- [EXTRACT TO READ]:

____________________

E.g., in querying a table at the HEASARC our standard CGI scripts will access the table in server mode. We may provide an AJAX library that allows client access from a JavaScript-enabled web page. A user might use a command that runs in a script with CLI access and we might provide a Java library that enables the user to access a table directly from within their own Java code.
Different elements may use one another: the AJAX client code may invoke CGI scripts which in turn use a standard library.
Although offline resources will – by definition- not be accessible through software we include them since they may be described and linked to from other resources and they may be associated with on-line resources, e.g., a person will have an associated E-mail.
5 Capabilities of resource types.
The following paragraphs briefly describe the various types of resources are used.
ArchiveResearchCenter:
An archive research center is a compound resource that may directly index any of the other types of resources but (at least for the HEASARC) is primarily a collection of missions, themes, toolsets and a variety of off-line resources (e.g., people). In figure 1 we have only shown the predominant hierarchical links for an archive data center but there might be direct links from tables, tools and datasets directly to the research center object.
Missions and Themes:
These are compound resources. Generally they should provide a link to overall documentation and lists of tables, archives and toolsets associated with the mission and/or theme. Normally there will be some small number of primary tables/archives/toolsets. There will typically be few if any direct links to specific datasets and possibly a few mission/theme specific tools outside of any general toolsets. Missions and themes will differ in the kinds of metadata present. E.g., the PI, spectral regime and epoch are typical metadata for a mission. Metadata for a theme usually involve characteristics of sources or events linked to the theme.

____________________

- [TASK ITEM]:
Answer these questions from the extract on HEASARC resource types:
1. What may the AJAX client code invoke?
2. For the HEASARC, what is an archive research center primarily a collection of?
3. What are typical metadata for a mission?

- [Transcribed page contents]:

____________________

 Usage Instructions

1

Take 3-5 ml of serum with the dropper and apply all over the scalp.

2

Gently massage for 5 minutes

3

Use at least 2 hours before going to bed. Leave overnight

____________________

- [RESULT OF THIS TASK]:
1. CGI scripts, which in turn use a standard library.
2. Missions, themes, toolsets and a variety of off-line resources, such as people.
3. The PI, the spectral regime and the epoch.